More taxes, restrictions, and increased social spending: Argentina's new government's economic programme is doomed to fail

The V Peronist. Cristina Fernandez de Kirchner shared the image on her official account during the swearing-in of the new authorities in the Chamber of Deputies last week. (Twitter)

Spanish – Argentina will not have an “economic plan,” but it has something similar called an “emergency economic plan,” which is nothing more than a first step in the wrong direction. After the presentation by the cabinet of Alberto Fernandez and Cristina Kirchner, the primary guidelines of an initial program to solve the problems of the legacy of Kirchnerism (2003-2015) and Macrism (2015-2019) were made public. As expected, this is the firefighter who comes to put out a fire with gasoline.

“The limit of four pesos per American dollar, established in article 2 of Decree No. 793 of September 3, 2018, and its amendments,” with these words, which appear in Decree No. 37/2019, the new President Alberto Fernandez applied a new tax on the agricultural sector. “The export duty rate established in article 1 of Decree No. 793/18 and its modifications will be 9%,” states the text published in the Official Gazette.

The regulations will affect exports of meat, wheat flour, rice, peanuts, milk powder, corn, and pulses. In the case of soya, the “import duty” is increased from 18% to 30%.

Former minister and liberal economist Ricardo Lopez Murphy harshly criticized the measure as soon as it appeared in the media:

If you want to grow again, you can’t raise taxes on the productive sector, the sector that generates wealth in Argentina. The central theme of modern societies is how wealth is created. Poverty is the natural state. In other words, if we do nothing, we become more impoverished.

The liaison table of the agricultural sector called for a meeting this afternoon, where they will discuss the steps to follow. The famous “conflict of the countryside” that occurred during Cristina’s government seems to be on the verge of being reissued in a new delivery. At that time, Kirchnerism lost the vote in the Senate, and the project of “mobile retentions” that had been raised did not go into effect.

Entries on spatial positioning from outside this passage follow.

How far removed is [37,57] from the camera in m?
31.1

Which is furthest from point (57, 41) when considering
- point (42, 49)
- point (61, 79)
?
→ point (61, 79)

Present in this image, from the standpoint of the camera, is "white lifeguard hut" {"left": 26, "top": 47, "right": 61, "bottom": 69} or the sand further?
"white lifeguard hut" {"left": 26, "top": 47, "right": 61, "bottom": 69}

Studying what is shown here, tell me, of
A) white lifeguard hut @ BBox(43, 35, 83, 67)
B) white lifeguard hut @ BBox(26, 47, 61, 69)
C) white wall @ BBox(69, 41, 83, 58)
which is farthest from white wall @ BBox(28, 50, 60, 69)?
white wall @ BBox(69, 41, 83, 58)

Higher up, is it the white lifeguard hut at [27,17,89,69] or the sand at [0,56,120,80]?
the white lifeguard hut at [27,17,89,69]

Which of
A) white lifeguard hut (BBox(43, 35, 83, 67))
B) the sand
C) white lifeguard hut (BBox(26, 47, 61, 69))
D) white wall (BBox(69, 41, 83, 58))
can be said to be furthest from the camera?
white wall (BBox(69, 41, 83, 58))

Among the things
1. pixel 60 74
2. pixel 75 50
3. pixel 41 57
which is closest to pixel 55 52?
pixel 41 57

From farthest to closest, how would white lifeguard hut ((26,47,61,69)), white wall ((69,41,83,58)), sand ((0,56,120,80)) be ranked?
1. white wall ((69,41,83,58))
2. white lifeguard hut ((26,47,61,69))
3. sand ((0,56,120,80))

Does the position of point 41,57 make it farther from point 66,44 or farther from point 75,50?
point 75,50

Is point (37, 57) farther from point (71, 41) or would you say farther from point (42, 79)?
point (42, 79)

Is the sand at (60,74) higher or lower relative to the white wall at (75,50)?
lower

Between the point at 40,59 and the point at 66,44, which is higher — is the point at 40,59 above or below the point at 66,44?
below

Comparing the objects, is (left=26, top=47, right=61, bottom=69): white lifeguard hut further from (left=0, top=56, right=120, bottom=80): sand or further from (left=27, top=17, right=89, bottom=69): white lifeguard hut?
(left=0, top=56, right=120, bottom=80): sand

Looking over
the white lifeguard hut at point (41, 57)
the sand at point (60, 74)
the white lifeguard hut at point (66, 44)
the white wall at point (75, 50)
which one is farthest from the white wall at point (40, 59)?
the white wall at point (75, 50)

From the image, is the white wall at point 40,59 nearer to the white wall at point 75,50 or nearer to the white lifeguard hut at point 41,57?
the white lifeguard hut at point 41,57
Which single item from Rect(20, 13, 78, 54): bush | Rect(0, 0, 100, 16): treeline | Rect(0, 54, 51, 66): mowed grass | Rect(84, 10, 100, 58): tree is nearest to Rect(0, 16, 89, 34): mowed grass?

The “foreign currency purchase tax” scam

From this moment on, if an Argentinean wants to acquire foreign currency for hoarding or trips abroad (whatever he can obtain before the current exchange control), he will have to pay a 30% “tax.” Logically, it also applies to purchases made outside the country with a card. The measure, which will surely have an impact on the “blue” exchange rate (free black market dollar), is nothing more than another fraud on the part of the state. The purchase tax has no other purpose than to discourage the purchase of foreign currency so that people have to hold on to the increasingly devalued Argentine pesos.

The new government sold this news optimistically talking about the supposed impetus that tourism in the country will receive. Another of the most critical traps of this measure appears in international trade: exporters, when liquidating, in addition to the withholdings -which have just increased considerably-, what remains of the transaction is weighted to the official dollar — a scam by any measure.

The old Peronist “double indemnity” delirium

The cost of firing an employee in Argentina is undoubtedly one of the main reasons for unemployment and precarious work in the country. Instead of going towards a strong labor flexibilization that generates a formal employment shock, the Fernandez duo, as part of the “emergency,” declared that for the next 180 days, if an employer decides to dismiss an employee, he will have to pay double. The measure, which can effectively postpone or prevent some layoffs in the short term, makes it more impractical to hire new staff, especially in small and medium enterprises.

It would be interesting if the government could take the opportunity to say what it will do after 180 days when these exceptional (and counterproductive) measures cease to be in force. But knowing Argentina’s history, instead of the definitive program, which proposes a radical change that frees the factors of production, the only thing we will see is the “continuation” of the emergency. For now, the future (at least in the short term) is the deepening of the current decadence.